**EXERCISE GOAL**
Only the lines below from the one containing "Antena de Radio" to the one containing "электропередачи смертельно опасна" should be repeated, both included and unchanged.

**SUPPLIED MATERIAL**
>>>>
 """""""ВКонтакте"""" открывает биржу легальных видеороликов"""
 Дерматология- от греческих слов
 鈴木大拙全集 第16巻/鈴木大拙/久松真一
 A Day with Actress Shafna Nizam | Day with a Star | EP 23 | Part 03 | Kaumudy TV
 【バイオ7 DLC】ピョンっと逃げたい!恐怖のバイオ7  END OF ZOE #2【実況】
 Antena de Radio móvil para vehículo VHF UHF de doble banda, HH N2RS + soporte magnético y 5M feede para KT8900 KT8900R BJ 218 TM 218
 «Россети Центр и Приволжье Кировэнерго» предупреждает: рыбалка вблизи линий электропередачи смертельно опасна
<<<<
>>>>
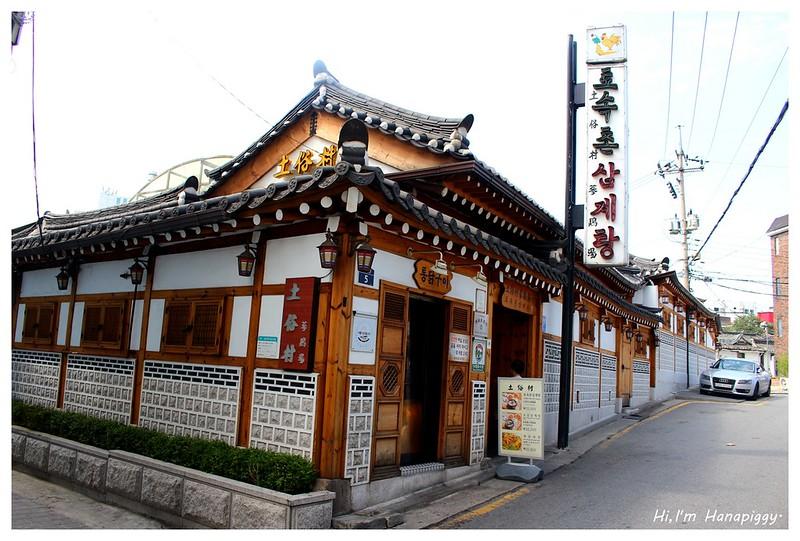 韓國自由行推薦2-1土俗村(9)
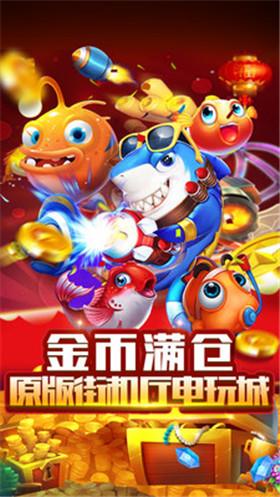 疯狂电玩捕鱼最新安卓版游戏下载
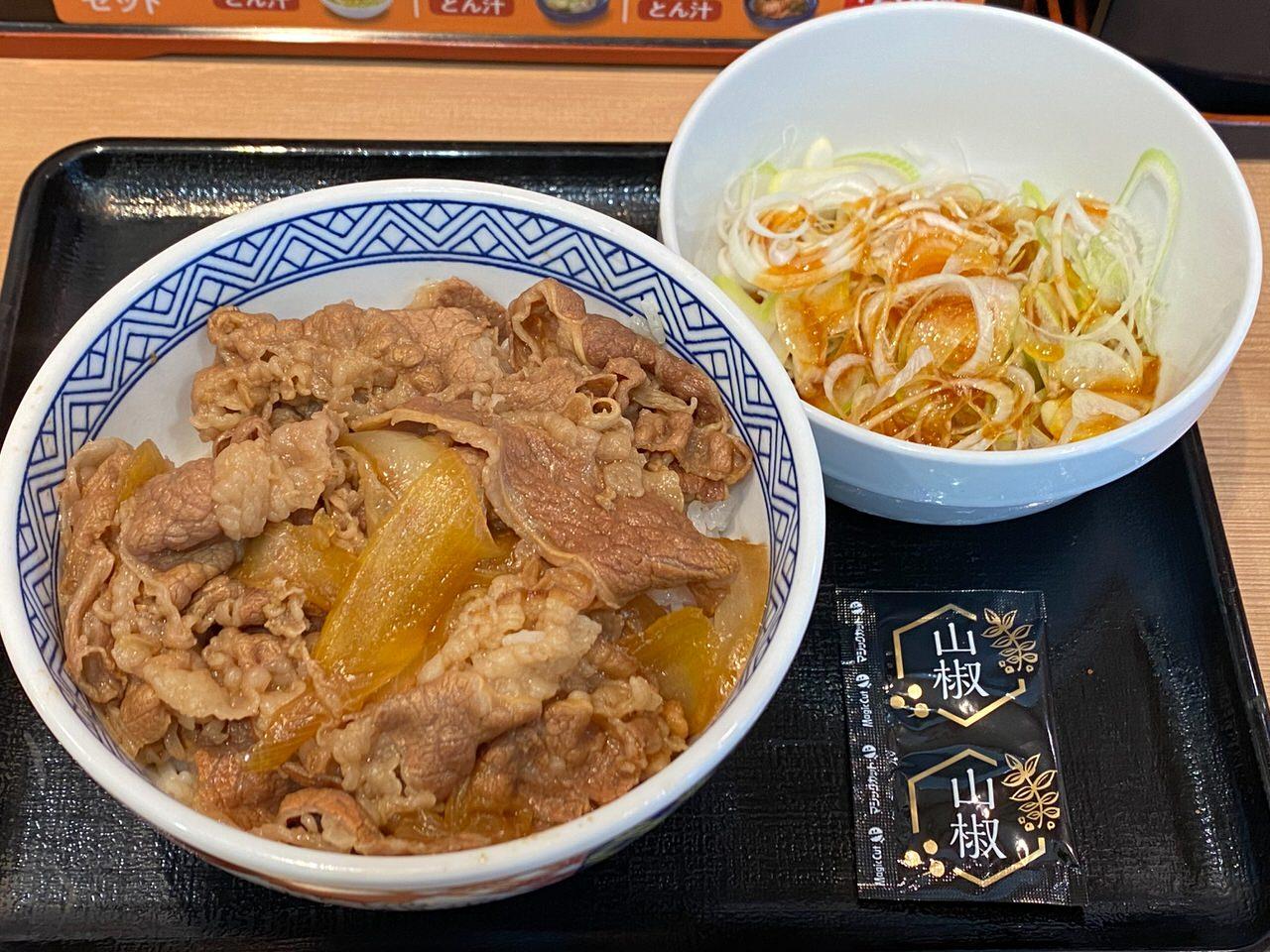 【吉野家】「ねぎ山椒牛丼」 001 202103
<<<<
**SOLUTION TO THIS TASK**
 Antena de Radio móvil para vehículo VHF UHF de doble banda, HH N2RS + soporte magnético y 5M feede para KT8900 KT8900R BJ 218 TM 218
 «Россети Центр и Приволжье Кировэнерго» предупреждает: рыбалка вблизи линий электропередачи смертельно опасна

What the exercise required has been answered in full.